Given: Focal length $f = +25 \text{ cm}$ (positive for convex lens) Refractive index $\mu = 1.5$

• Radii relationship: Let $R_1 = R$ and $R_2 = 2R$. Since it is a double convex lens, the signs of the radii relative to the incident light are opposite (Cartesian sign convention: $R_1$ is positive, $R_2$ is negative, but in the standard formula form for convex lens magnitudes add up: $\frac{1}{R_1} - \frac{1}{-R_2} = \frac{1}{R_1} + \frac{1}{R_2}$). Strictly applying signs: $\frac{1}{f} = (1.5 - 1)(\frac{1}{R} - \frac{1}{-2R})$.

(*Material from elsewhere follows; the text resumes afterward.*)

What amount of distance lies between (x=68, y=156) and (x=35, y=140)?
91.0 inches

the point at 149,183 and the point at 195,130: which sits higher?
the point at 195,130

Calculation: $\frac{1}{25} = (0.5) \left( \frac{1}{R} + \frac{1}{2R} \right)$ $\frac{1}{25} = \frac{1}{2} \left( \frac{2 + 1}{2R} \right)$ $\frac{1}{25} = \frac{1}{2} \cdot \frac{3}{2R} = \frac{3}{4R}$ $4R = 75 \implies R = \frac{75}{4} = 18.75 \text{ cm}$

The second radius is $2R = 2 \times 18.75 = 37.5 \text{ cm}$.

Thus, the radii are $18.75 \text{ cm}$ and $37.5 \text{ cm}$.